One of my reasons for doing a PhD was wanting to do something more interesting than “vanilla” software engineering. When I was in the final stages of my PhD, I started going to meetups to see what’s changed in the world outside academia. Back then, I defined myself as a “software engineer with a research background”, which didn’t mean much to most people. My first post-PhD job ended up being a data scientist at a small startup. As soon as I changed my LinkedIn title to Data Scientist, many offers started flowing. This is probably the reason why so many people call themselves data scientists these days, often diluting the term to a point where it’s so broad it becomes meaningless. This post presents my preferred data science definitions and my opinions on who should or shouldn’t call themselves a data scientist.

Defining data science

I really like the definition quoted above, of data science as the intersection of software engineering and statistics. Ofer Mendelevitch goes into more detail, drawing a continuum of professions that ranges from software engineer on the left to pure statistician (or machine learning researcher) on the right. data skill continuum This continuum contains two additional roles, which are often confused with data scientists:

  • Data engineer: a software engineer that deals with data plumbing (traditional database setup, Hadoop, Spark and all the rest)
  • Data analyst: a person who digs into data to surface insights, but lacks the skills to do so at scale (e.g., they know how to use Excel, Tableau and SQL but can’t build a web app from scratch)

Data science mixes all these roles. Because of this, there are few true data science positions for people with no work experience. A successful data scientist needs to be able to “become one with the data” by exploring it and applying rigorous statistical analysis (right-hand side of the continuum). But good data scientists also understand what it takes to deploy production systems, and are ready to get their hands dirty by writing code that cleans up the data or performs core system functionality (left-hand side of the continuum). Gaining all these skills takes time. It is still somewhat rare to find people who are true data scientists according to this definition, which is why Ofer Mendelevitch’s post recommends building teams that consist of people with skills from both sides of the continuum.
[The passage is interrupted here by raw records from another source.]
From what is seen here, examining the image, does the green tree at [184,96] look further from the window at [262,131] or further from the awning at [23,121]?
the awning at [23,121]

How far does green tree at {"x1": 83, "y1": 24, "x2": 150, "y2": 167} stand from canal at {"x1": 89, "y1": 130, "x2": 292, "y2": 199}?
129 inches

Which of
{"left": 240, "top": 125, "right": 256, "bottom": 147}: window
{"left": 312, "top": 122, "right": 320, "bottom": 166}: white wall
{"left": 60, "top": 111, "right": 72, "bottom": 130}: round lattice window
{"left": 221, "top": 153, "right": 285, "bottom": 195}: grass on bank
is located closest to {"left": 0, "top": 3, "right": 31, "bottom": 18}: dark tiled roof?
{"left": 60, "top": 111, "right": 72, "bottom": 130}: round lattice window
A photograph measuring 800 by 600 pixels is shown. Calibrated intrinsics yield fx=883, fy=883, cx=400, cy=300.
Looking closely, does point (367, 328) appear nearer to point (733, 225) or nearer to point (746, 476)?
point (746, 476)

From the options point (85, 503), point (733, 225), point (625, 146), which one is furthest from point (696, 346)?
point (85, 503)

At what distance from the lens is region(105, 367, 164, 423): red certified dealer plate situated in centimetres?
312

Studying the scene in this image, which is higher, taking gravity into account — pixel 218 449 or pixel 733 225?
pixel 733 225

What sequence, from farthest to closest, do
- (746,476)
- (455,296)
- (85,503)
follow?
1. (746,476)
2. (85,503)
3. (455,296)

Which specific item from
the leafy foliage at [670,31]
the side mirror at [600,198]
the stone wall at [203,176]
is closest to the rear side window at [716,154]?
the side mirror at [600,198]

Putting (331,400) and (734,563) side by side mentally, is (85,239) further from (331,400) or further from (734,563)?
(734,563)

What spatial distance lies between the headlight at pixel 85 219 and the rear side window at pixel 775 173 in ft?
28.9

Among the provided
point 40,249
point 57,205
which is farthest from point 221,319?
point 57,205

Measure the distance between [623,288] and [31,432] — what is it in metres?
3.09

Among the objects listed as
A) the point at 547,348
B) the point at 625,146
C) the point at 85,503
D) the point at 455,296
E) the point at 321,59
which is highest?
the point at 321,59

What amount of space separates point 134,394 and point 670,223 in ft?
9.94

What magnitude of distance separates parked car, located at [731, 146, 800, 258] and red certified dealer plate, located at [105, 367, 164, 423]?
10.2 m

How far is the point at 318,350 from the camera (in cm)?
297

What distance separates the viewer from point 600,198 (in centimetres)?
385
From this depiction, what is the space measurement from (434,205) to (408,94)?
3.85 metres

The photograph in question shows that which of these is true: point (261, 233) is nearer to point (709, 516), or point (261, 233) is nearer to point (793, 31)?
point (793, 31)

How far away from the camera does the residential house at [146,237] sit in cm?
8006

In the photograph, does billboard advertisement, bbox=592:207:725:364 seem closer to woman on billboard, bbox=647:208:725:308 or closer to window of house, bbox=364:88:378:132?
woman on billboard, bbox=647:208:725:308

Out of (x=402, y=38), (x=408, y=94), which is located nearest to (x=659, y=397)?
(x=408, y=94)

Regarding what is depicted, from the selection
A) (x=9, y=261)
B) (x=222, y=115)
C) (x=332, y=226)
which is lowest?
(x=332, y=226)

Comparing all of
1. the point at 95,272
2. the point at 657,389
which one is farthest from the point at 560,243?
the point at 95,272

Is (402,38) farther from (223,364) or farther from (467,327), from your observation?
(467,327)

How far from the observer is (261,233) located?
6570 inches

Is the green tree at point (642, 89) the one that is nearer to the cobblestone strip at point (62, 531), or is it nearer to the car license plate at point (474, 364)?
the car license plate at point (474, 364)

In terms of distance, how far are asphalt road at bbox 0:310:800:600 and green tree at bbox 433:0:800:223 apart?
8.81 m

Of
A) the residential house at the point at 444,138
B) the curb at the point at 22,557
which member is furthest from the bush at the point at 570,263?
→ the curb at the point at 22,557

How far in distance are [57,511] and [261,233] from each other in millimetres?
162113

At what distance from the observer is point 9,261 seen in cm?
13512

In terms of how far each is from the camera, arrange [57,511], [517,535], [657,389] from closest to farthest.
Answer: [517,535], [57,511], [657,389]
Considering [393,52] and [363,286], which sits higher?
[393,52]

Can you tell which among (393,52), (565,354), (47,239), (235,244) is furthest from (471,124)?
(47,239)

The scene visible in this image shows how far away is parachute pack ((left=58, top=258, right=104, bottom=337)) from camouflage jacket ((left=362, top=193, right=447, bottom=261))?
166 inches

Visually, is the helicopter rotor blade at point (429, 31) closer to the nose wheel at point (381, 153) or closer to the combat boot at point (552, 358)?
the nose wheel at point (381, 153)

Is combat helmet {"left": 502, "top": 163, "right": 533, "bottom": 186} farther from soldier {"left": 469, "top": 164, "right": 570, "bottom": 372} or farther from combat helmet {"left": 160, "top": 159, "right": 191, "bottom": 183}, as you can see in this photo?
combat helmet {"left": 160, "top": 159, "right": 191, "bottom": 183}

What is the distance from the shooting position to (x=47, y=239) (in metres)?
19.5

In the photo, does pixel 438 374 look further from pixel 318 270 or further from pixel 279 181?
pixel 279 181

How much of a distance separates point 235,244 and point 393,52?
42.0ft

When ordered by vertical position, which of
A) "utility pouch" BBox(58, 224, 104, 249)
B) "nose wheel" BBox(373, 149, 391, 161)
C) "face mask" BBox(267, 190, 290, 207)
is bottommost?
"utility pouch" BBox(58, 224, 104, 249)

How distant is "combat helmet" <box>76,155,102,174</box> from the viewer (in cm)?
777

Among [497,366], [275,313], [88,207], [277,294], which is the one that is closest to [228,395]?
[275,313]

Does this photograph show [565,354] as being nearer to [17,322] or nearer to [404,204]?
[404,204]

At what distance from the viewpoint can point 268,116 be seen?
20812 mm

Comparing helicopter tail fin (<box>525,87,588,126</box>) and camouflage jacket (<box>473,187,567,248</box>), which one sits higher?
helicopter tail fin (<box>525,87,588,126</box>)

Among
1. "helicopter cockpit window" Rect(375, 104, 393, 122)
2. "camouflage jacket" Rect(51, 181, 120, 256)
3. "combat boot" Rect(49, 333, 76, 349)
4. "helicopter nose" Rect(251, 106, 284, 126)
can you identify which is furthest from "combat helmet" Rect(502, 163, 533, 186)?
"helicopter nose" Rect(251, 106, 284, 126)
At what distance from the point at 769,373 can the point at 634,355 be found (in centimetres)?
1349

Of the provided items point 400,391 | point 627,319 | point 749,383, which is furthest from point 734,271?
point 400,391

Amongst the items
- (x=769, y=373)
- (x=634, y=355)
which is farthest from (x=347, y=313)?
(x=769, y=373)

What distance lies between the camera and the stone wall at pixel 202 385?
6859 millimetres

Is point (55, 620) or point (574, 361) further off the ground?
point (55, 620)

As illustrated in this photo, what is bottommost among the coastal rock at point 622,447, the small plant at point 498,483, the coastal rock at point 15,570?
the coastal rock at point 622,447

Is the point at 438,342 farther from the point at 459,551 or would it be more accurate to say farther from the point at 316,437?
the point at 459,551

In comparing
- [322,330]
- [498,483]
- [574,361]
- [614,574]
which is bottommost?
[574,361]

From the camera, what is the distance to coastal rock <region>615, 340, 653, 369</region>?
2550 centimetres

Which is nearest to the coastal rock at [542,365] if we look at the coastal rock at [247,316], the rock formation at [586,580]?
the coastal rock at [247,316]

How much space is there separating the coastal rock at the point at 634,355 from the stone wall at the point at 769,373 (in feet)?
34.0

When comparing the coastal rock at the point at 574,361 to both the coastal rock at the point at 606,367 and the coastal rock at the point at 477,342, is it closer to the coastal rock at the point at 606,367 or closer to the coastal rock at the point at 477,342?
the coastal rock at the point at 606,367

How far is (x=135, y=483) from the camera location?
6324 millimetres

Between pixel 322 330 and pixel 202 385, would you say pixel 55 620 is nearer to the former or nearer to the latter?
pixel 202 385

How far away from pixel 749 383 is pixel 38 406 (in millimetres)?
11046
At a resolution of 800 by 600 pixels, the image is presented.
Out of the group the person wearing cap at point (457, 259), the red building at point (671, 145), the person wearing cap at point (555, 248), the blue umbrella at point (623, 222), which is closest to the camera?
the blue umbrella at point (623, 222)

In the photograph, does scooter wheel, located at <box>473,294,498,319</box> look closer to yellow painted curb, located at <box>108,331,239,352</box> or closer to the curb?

How is data science different from just science?

Data is everywhere. Extracting knowledge from data is an essential part of any science. Hence, the name data science doesn’t really capture what’s new about the field. The way I see it, the novelty of data science comes from the application of software to model any type of data in a way that generalises across domains. So while a physicist may use software to build models based on data, they won’t become a data scientist until they’ve gone and applied these skills to other fields (as many physicists end up doing). As Kaggle shows, data scientists can work on a wide variety of problems – from biology and physics to marketing, text mining and web search personalisation. It’s often the case in Kaggle competitions that the same people apply similar techniques to very different problems, obtaining results that significantly improve on the state of the art.

However, domain experts such as physicists aren’t going to be made redundant any time soon. Contrary to what Kaggle may have you believe, there is much more to data science than predictive modelling on a well-defined problem. Data scientists typically spend much of their time working with domain experts to define the problem, and chasing down diverse data sources to extract features that enable predictive modelling (also known as “the fun part”). Despite the existence of these less-glamorous aspects of data science, there’s still a lot of fun to be had working in the area. I highly recommend getting into data science to people who enjoy such challenges.

Getting started as a data scientist is actually pretty simple: become a software engineer, become a data analyst, learn how to model data using software (e.g., by participating in Kaggle competitions), and find a job as a data scientist. Obviously, it’s not going to happen overnight. It took me around 10 ten years, and I’m still learning.